To understand the role that system use may play in time efficiencies, standardized audit trail information needs to be collected that would allow assessment of the extent to which individual components of a system are used. This review clearly highlighted the absence of any consistency or agreement on a standard time period after which a system should be tested. In fact, 25% of the studies in our review neglected to mention the time period in which the evaluation was performed despite the importance of this time period on adoption, use, and efficiency rates.15,16,46
We attempted to characterize the different EHR systems reviewed in this paper in a systematic way and reported for each system the location (bedside or central station), data entry format (structured, free text, keyboard, touch screen), and the main functionalities (POE, complete clinical notes). Obviously, other characteristics such as the number of available fields in the EHR that one must navigate to enter data and the speed of the computer were not systematically reported and would likely play a major role in the clinician's time efficiency. For informed and valid comparisons of time efficiency within and across studies, timed standardized tasks would be helpful in establishing baseline expected efficiencies as some EHRs may not have the capacity to be time efficient in comparison to paper charting, regardless of the user or the environment. Knowing this information prior to EHR implementation will influence the deployment and training strategies.
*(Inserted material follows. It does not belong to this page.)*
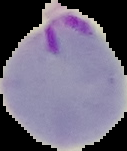
Result: malaria parasites identified. Image is 127×151 pixels. The area outside the segmented cell region is set to black. From a thin blood smear.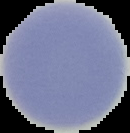
From a thin blood smear. Result: negative for malaria parasites. Cell region segmented out of the field of view; the surrounding area is masked to black. Image is 130×133 pixels.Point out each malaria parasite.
The focus on time efficiency should then be oriented toward the overall processes of care delivery rather than toward the potential time gains in performing specific activities, like documenting or ordering tests.
Limitations of the Study
Only 23 papers met our selection criteria despite the fact that we examined all papers published since 1966 and did not limit our search to RCTs. The concept of time efficiency is reported in the health informatics literature through quantitative or qualitative results or anecdotal evidence, but our focus was on quantitative results only. The inclusion of the numerous qualitative or anecdotal evidence studies may have provided valuable information to this area of knowledge but would have prevented summarizing the results in a quantitative way, which we thought was highly informative. A wide range of EHR systems were covered in this review (from POE to full clinical notes system). We grouped time differences on the basis of users, systems, and sampling unit as we could not assume that, for example, a 10% increase in time efficiency per patient would be the equivalent of a 10% increase for the total working shift. Different grouping approaches may yield different time averages, but the overall direction of results, time efficiency versus time inefficiency, should remain the same.
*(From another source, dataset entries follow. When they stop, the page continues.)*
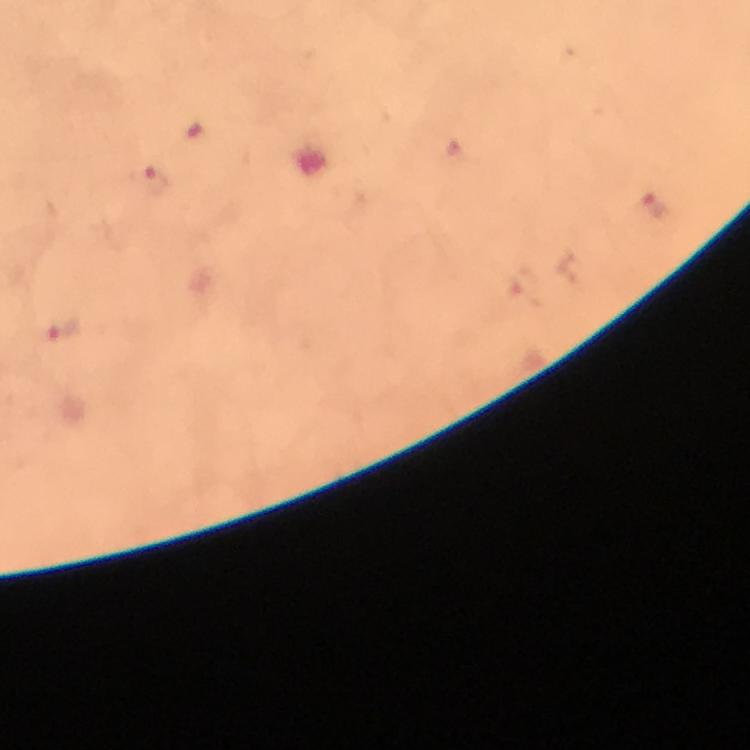
Approximate centers as [x, y] in pixels.
Malaria parasites: [154, 184], [66, 330].

magnification = 100x
stain = Giemsa
cropped from = a single field of view
image size = 750×750 pixels
immersion oil = applied
capture = smartphone camera through the microscope
preparation = thick blood film
context = from a diagnostic examination for malaria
We recognize that papers included in this review cover a ten-year time period during which technology was rapidly evolving. Combining results of studies conducted in the 1990s with studies from the early 2000s may be debatable. However, our results did not identify a clear trend toward enhanced time efficiency despite the increased speed of computers, the availability of customized software, and the large array of user interfaces and input devices. The role of factors that are external to the information systems in contributing to the time efficiency of clinicians needs to be better understood. The methods used in the selection and review of these papers did not allow us to examine the impact of these factors. Further studies are required to examine the role of clinicians, professional practice, and organizational environment in facilitating or not the efficient use of EHRs.